On Friday, Pick n Pay announced it expected headline earnings per share (HEPS) and diluted HEPS from total operations to decrease by between 10% and 20% for the 6 month period ended August 31.
HEPS and diluted HEPS from continuing operations would decrease by between 30% and 40%‚ the company said.
Turnover growth for the period was 5.9% with like-for-like growth at 3.2%. The company said that although new store growth was still behind the market‚ store openings were weighted to the second half of the financial year and significant work was underway to strengthen the medium to longer term pipeline.
“Lower than expected turnover growth is the result of increased market competitiveness‚ poor availability of merchandise from suppliers and continued economic pressure on our heartland customer‚” Pick n Pay said.
Initial operating difficulties were encountered at Longmeadow when taking over day to day management of the distribution centre‚ the group noted.
“Operational and cost improvements have been achieved since then.
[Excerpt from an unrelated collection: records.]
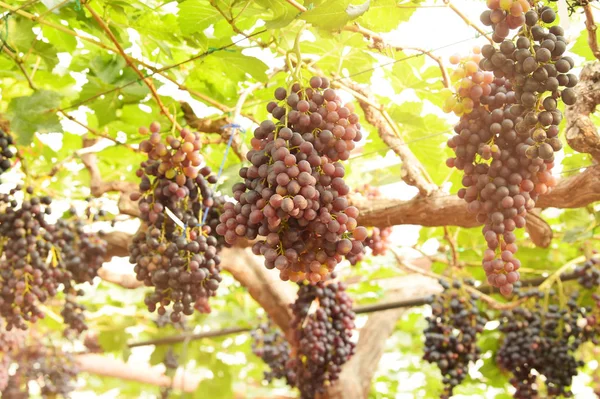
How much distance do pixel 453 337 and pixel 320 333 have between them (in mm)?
671

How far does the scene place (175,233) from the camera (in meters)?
1.96

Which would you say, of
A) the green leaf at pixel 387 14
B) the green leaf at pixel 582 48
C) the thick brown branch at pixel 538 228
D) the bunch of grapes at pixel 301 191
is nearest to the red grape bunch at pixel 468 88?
the bunch of grapes at pixel 301 191

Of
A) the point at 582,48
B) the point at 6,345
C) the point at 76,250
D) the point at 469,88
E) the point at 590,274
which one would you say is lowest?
the point at 6,345

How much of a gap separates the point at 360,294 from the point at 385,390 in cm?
113

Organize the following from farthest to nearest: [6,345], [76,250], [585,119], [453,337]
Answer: [6,345], [453,337], [76,250], [585,119]

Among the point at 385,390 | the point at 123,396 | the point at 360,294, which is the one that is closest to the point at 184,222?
the point at 360,294

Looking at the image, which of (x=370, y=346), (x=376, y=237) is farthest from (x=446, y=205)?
(x=370, y=346)

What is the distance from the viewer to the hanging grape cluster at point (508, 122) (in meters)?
1.29

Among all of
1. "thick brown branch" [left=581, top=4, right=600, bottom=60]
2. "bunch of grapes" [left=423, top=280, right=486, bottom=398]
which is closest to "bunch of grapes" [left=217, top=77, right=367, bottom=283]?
"thick brown branch" [left=581, top=4, right=600, bottom=60]

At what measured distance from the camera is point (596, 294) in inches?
124

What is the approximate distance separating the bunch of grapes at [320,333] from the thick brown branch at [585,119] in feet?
4.82

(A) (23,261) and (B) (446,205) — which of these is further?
(A) (23,261)

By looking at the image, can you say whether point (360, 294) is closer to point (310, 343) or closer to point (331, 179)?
point (310, 343)

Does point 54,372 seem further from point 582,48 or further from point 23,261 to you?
point 582,48
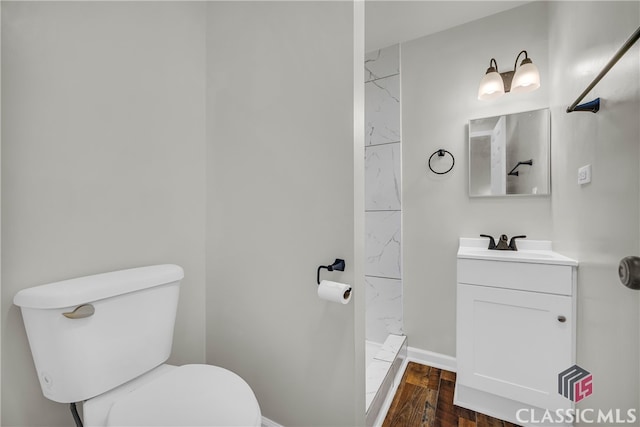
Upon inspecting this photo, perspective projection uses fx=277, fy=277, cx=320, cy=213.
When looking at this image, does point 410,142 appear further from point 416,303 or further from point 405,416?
point 405,416

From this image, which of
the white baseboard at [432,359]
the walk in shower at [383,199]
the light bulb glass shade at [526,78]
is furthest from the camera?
the walk in shower at [383,199]

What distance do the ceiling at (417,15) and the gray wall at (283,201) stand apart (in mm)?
928

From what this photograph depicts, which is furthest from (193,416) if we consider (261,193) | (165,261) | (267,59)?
(267,59)

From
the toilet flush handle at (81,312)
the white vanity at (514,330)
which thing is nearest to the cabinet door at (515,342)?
the white vanity at (514,330)

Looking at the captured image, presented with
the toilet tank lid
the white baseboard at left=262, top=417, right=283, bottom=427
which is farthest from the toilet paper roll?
the white baseboard at left=262, top=417, right=283, bottom=427

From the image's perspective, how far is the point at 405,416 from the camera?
1445mm

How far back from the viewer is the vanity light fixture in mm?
1578

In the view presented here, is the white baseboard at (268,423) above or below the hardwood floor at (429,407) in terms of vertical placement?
above

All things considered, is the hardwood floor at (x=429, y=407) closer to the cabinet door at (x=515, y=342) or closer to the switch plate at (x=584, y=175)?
the cabinet door at (x=515, y=342)
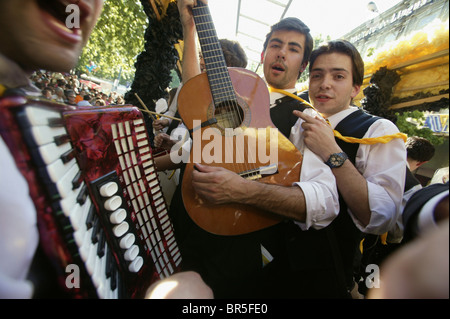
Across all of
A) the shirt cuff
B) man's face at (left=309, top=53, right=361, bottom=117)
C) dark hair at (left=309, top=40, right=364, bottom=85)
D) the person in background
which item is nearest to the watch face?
man's face at (left=309, top=53, right=361, bottom=117)

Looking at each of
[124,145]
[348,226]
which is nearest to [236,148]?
[124,145]

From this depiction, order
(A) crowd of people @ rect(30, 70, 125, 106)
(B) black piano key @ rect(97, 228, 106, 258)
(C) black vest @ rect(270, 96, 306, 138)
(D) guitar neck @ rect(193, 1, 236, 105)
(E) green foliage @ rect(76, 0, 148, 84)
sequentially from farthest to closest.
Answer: (E) green foliage @ rect(76, 0, 148, 84) → (C) black vest @ rect(270, 96, 306, 138) → (D) guitar neck @ rect(193, 1, 236, 105) → (A) crowd of people @ rect(30, 70, 125, 106) → (B) black piano key @ rect(97, 228, 106, 258)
The financial implications of these difficulties plus contract termination costs have had a negative impact on the results‚” Pick n Pay said.
Furthermore‚ an investment had been made in developing internal skills and costs were incurred.
“The group is confident that while the short term impact is negative‚ investing in internal skills and accelerating these programmes will bear significant future benefits‚” it said.
Pick n Pay added that its category buying function was centralised during the current period‚ and some operational difficulties were encountered which had negatively affected margins and stock availability in the short term.
EBITDA from continuing operations is expected to decrease by between 10% and 20% for the period.
Pick n Pay’s results will be released on October 24.